Copy out each of the entries below word for word, from the first to the last. Leave out the pictures.
^^^^^^^^
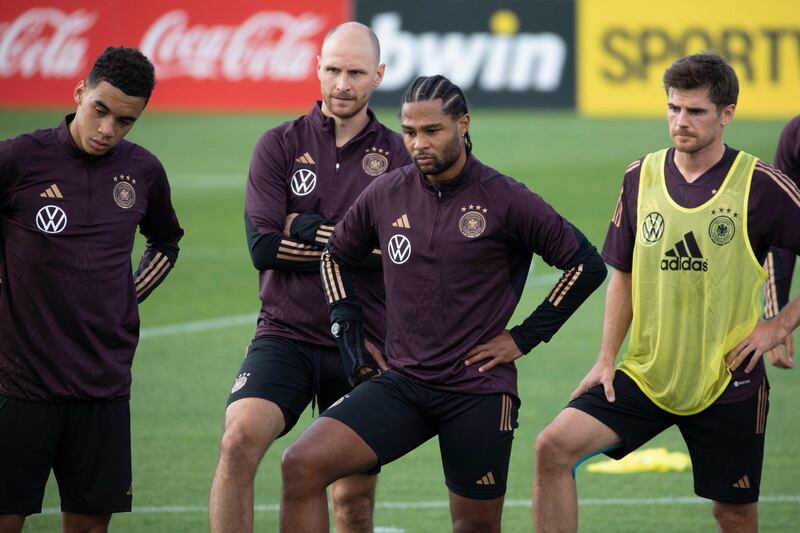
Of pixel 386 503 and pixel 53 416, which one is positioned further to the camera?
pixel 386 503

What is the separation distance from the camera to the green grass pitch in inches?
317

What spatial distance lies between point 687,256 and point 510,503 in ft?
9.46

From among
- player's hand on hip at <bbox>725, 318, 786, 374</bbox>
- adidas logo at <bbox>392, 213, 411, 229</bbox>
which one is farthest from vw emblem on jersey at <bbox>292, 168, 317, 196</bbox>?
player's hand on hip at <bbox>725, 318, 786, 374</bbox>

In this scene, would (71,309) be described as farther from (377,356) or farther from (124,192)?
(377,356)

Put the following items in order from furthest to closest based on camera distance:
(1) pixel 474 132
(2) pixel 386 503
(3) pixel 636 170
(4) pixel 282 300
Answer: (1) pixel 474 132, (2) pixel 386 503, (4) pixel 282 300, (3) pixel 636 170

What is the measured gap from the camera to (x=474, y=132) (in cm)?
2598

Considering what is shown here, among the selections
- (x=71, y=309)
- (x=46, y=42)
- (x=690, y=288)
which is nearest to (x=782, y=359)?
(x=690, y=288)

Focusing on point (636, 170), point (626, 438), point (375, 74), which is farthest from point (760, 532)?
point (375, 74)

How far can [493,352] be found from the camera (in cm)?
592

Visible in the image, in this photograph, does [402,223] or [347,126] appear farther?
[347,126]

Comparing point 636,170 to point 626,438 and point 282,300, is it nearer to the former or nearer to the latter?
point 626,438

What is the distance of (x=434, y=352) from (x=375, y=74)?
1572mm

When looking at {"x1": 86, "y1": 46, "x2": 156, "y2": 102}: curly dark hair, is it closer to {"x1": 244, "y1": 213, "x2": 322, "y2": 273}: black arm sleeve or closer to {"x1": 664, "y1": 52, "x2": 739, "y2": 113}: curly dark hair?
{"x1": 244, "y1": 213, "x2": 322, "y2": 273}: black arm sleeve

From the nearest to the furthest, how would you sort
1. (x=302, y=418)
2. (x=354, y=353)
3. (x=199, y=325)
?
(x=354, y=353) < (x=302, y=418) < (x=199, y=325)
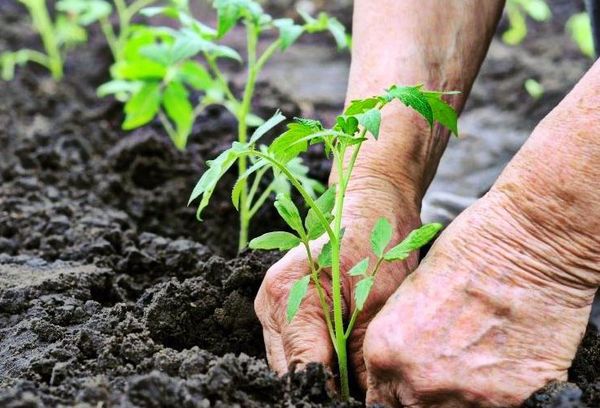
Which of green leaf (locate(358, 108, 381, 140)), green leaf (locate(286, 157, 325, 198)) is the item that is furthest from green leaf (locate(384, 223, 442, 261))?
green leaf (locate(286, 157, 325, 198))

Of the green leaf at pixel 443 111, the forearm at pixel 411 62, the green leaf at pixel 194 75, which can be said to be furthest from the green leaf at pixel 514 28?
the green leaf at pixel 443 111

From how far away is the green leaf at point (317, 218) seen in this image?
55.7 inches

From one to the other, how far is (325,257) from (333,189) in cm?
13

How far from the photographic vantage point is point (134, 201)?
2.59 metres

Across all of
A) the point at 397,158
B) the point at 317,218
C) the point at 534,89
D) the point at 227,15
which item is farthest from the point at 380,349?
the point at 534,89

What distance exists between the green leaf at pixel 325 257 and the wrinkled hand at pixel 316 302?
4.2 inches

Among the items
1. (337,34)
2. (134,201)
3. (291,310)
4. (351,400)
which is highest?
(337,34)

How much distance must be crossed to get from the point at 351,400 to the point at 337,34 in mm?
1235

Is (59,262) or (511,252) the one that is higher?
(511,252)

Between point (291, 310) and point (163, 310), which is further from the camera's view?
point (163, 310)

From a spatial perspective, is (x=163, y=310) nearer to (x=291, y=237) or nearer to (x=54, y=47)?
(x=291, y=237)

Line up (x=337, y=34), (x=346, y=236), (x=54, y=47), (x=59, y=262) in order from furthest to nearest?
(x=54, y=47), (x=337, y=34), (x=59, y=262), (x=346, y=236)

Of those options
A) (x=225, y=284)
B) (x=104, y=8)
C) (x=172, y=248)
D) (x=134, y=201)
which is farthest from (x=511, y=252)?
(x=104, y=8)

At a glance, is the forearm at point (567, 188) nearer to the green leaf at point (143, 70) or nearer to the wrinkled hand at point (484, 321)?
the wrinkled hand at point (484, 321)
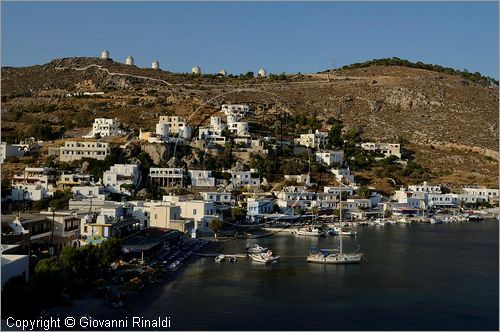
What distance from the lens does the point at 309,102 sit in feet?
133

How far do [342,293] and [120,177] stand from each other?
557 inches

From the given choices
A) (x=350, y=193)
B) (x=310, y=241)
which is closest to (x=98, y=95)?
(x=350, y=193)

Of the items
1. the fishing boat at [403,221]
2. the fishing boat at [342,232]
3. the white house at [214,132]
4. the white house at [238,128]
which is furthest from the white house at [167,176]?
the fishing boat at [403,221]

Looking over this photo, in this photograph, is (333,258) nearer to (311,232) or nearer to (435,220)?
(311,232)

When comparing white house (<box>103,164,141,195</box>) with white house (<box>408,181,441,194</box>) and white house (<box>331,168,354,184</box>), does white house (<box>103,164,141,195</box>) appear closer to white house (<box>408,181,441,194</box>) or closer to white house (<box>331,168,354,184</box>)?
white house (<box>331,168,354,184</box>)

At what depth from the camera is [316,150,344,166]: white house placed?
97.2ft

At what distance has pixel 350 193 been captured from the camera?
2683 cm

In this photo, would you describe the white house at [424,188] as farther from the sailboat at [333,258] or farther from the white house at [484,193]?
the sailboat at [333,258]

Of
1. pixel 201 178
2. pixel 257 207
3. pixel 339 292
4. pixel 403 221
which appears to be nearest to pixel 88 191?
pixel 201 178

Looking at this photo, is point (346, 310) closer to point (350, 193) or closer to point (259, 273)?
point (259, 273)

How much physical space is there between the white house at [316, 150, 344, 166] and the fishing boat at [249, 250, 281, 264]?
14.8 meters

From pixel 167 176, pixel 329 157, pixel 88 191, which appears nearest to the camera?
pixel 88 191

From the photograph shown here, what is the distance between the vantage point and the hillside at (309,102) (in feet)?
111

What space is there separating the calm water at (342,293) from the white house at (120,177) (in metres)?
^^^^^^^^
> [Worked solution]
Of pixel 386 503 and pixel 53 416, which one is positioned further to the camera?
pixel 386 503

What is the separation distance from the camera to the green grass pitch in inches?
317

What spatial distance lies between point 687,256 and point 510,503 in ft?
9.46

From among
- player's hand on hip at <bbox>725, 318, 786, 374</bbox>
- adidas logo at <bbox>392, 213, 411, 229</bbox>
which one is farthest from vw emblem on jersey at <bbox>292, 168, 317, 196</bbox>?
player's hand on hip at <bbox>725, 318, 786, 374</bbox>

In this scene, would (71,309) be described as farther from (377,356) or farther from (124,192)?
(377,356)

Put the following items in order from furthest to closest based on camera distance:
(1) pixel 474 132
(2) pixel 386 503
(3) pixel 636 170
(4) pixel 282 300
Answer: (1) pixel 474 132, (2) pixel 386 503, (4) pixel 282 300, (3) pixel 636 170

What is the measured gap from the camera to (x=474, y=132) (in cm)?
2598

Considering what is shown here, among the selections
- (x=71, y=309)
- (x=46, y=42)
- (x=690, y=288)
which is nearest to (x=782, y=359)?
(x=690, y=288)

Focusing on point (636, 170), point (626, 438), point (375, 74), which is farthest from point (760, 532)?
point (375, 74)

How far can [493,352] be found from the camera (in cm)?
592

Visible in the image, in this photograph, does [402,223] or [347,126] appear farther?
[347,126]

Comparing point 636,170 to point 626,438 and point 282,300, is it nearer to the former or nearer to the latter?
point 626,438

What is the distance of (x=434, y=352) from (x=375, y=74)?
1572mm

When looking at {"x1": 86, "y1": 46, "x2": 156, "y2": 102}: curly dark hair, is it closer to {"x1": 244, "y1": 213, "x2": 322, "y2": 273}: black arm sleeve or closer to {"x1": 664, "y1": 52, "x2": 739, "y2": 113}: curly dark hair?
{"x1": 244, "y1": 213, "x2": 322, "y2": 273}: black arm sleeve

From the nearest to the furthest, how would you sort
1. (x=302, y=418)
2. (x=354, y=353)
3. (x=199, y=325)
?
(x=354, y=353) < (x=302, y=418) < (x=199, y=325)
Which of green leaf (locate(358, 108, 381, 140)), green leaf (locate(286, 157, 325, 198)) is the item that is furthest from green leaf (locate(384, 223, 442, 261))?
green leaf (locate(286, 157, 325, 198))

Of the green leaf at pixel 443 111, the forearm at pixel 411 62, the green leaf at pixel 194 75, which can be said to be furthest from the green leaf at pixel 514 28?
the green leaf at pixel 443 111

From how far away is the green leaf at point (317, 218) seen in this image?
55.7 inches

From one to the other, how far is (325,257) from (333,189) in cm?
13

How far from the photographic vantage point is point (134, 201)?
2.59 metres

Across all of
A) the point at 397,158
B) the point at 317,218
C) the point at 534,89
D) the point at 227,15
which item is farthest from the point at 380,349?
the point at 534,89

What distance exists between the green leaf at pixel 325 257 and the wrinkled hand at pixel 316 302?
4.2 inches

Among the items
1. (337,34)
2. (134,201)
3. (291,310)
4. (351,400)
which is highest?
(337,34)

How much distance must be crossed to get from the point at 351,400 to the point at 337,34 in mm?
1235

Is (59,262) or (511,252) the one that is higher?
(511,252)

Between point (291, 310) and point (163, 310), which is further from the camera's view?
point (163, 310)

From a spatial perspective, is (x=163, y=310) nearer to (x=291, y=237) or nearer to (x=54, y=47)?
(x=291, y=237)

Line up (x=337, y=34), (x=346, y=236), (x=54, y=47), (x=59, y=262) in order from furthest to nearest?
(x=54, y=47), (x=337, y=34), (x=59, y=262), (x=346, y=236)

Of those options
A) (x=225, y=284)
B) (x=104, y=8)
C) (x=172, y=248)
D) (x=134, y=201)
which is farthest from (x=511, y=252)?
(x=104, y=8)

At a glance, is the forearm at point (567, 188) nearer to the green leaf at point (143, 70) or nearer to the wrinkled hand at point (484, 321)?
the wrinkled hand at point (484, 321)
What distance from the lens does the point at 309,102 sit in feet?
133

How far do [342,293] and [120,177] stand from each other?
557 inches

From the given choices
A) (x=350, y=193)
B) (x=310, y=241)
which is closest to (x=98, y=95)?
(x=350, y=193)

Of the items
1. the fishing boat at [403,221]
2. the fishing boat at [342,232]
3. the white house at [214,132]
4. the white house at [238,128]
which is furthest from the white house at [167,176]?
the fishing boat at [403,221]

Looking over this photo, in this photograph, is (333,258) nearer to (311,232) or nearer to (435,220)?
(311,232)

When comparing white house (<box>103,164,141,195</box>) with white house (<box>408,181,441,194</box>) and white house (<box>331,168,354,184</box>), does white house (<box>103,164,141,195</box>) appear closer to white house (<box>408,181,441,194</box>) or closer to white house (<box>331,168,354,184</box>)?
white house (<box>331,168,354,184</box>)

At what depth from the camera is [316,150,344,166]: white house placed?
97.2ft

At what distance has pixel 350 193 been captured from the camera?
2683 cm

In this photo, would you describe the white house at [424,188] as farther from the sailboat at [333,258] or farther from the white house at [484,193]?
the sailboat at [333,258]

Of
1. pixel 201 178
2. pixel 257 207
3. pixel 339 292
4. pixel 403 221
which appears to be nearest to pixel 88 191?
pixel 201 178

Looking at this photo, is point (346, 310) closer to point (350, 193) or closer to point (259, 273)?
point (259, 273)

How much physical space is there between the white house at [316, 150, 344, 166] and the fishing boat at [249, 250, 281, 264]?
14.8 meters

From pixel 167 176, pixel 329 157, pixel 88 191, which appears nearest to the camera?
pixel 88 191

From the photograph shown here, what is the distance between the vantage point and the hillside at (309,102) (in feet)?
111

What space is there separating the calm water at (342,293) from the white house at (120,177) (in metres)?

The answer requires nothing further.